Selected text ->

In the mornings when I'm rushing off to work, I usually don't wait long. I take the 36X minibus to get to my work in Causeway Bay, and I've been amazed at how few times I've had to wait for it to arrive. Countless times I've emerged from the alley between our apartment building and the bus stop to see it sitting at the stop or just pulling away. The nice thing about minibuses is that they will actually pick you up even if you're not at the stop. Just stick out your arm, pointing politely at the ground of course, and it will screech to a stop and let you on. Very nice.
The other end is another story. After I get off work, I walk the couple of blocks to the 36X stop and stand dutifully next to the pole. There I will stand. And stand. And stand.
In reality, it's usually around twenty minutes. But twenty minutes do seem like a long time when you've been working for hours, you haven't eaten since early that morning, and you have a load of bricks (books?) hanging from your shoulder.
It is a good people watching opportunity, though, and for that I'm grateful. I've always been amazed by people. I love to notice the droopy purple pants, the blonde-tipped mullet, the fighting couple, the child sucking blissfully on its chocolate ice-cream cone. I try to imagine why the couple is fighting, where the old man is going with his unhurried shuffle, why the bird-like lady in a silk dress looks so haunted. She is gone; her wide black eyes remain.
I think I've identified the dress code of a Chinese artist. I've noticed this uniform several times around town, but now I'm more certain of it. A man of an unidentified age began waiting at the stop with the rest of us, and he was soon joined by another. Both wore baggy, low-slung cargo pants that were made from a soft colorful material. One wore purple while the other donned pink. They're shirts were also soft, flimsy v-necks, not unlike those of American indie-kids. Both wore chunky black glasses, hats and long, bunned hair. One wore a Irish golf cap that I'd seen on many other artsy gents. The other wore a white, straw fedora with a black band. Both of them scuffed identical black flip-flops while talking and fiddling with artsy looking magazines. They afforded me at least five minutes of enjoyable observation.

Work request A -> Transcribe the part of the minibus essay between "In the mornings" and "stand. And stand.", inclusive.
Work request B -> Render this sentence from the minibus essay in Spanish: "After I get off work, I walk the couple of blocks to the 36X stop and stand dutifully next to the pole."
The material below has nothing to do with the minibus essay.

Provided material ->
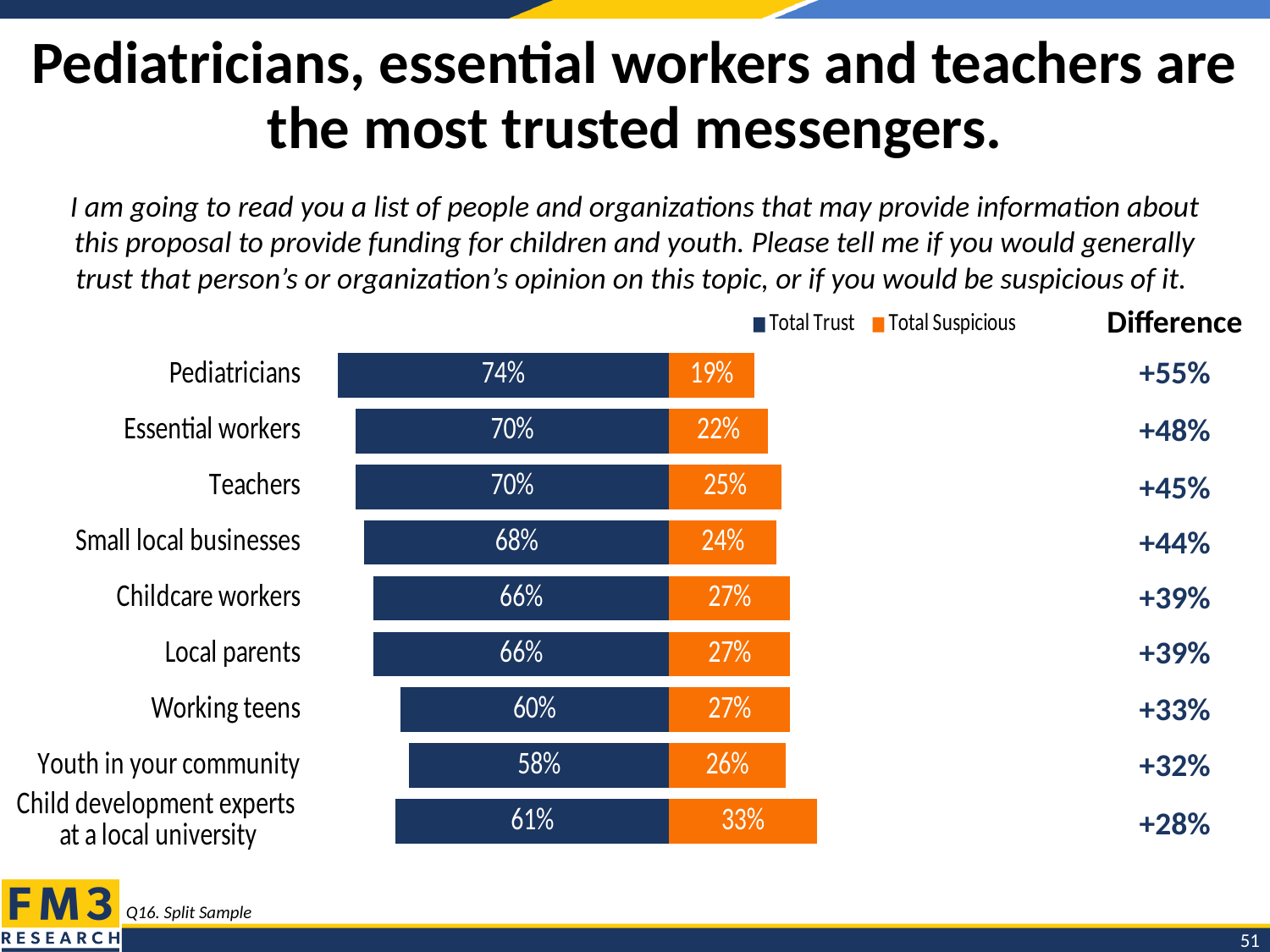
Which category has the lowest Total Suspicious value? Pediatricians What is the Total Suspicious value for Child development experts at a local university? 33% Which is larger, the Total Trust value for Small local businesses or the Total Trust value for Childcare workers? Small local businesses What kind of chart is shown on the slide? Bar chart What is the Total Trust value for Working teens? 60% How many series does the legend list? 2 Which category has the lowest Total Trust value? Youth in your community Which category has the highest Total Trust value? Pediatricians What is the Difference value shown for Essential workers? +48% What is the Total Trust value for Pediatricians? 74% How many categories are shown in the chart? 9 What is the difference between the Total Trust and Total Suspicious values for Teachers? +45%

Exercise solution A ->
In the mornings when I'm rushing off to work, I usually don't wait long. I take the 36X minibus to get to my work in Causeway Bay, and I've been amazed at how few times I've had to wait for it to arrive. Countless times I've emerged from the alley between our apartment building and the bus stop to see it sitting at the stop or just pulling away. The nice thing about minibuses is that they will actually pick you up even if you're not at the stop. Just stick out your arm, pointing politely at the ground of course, and it will screech to a stop and let you on. Very nice.
The other end is another story. After I get off work, I walk the couple of blocks to the 36X stop and stand dutifully next to the pole. There I will stand. And stand. And stand.

Exercise solution B -> Después de salir del trabajo, camino un par de cuadras hasta la parada del 36X y me quedo diligentemente de pie junto al poste.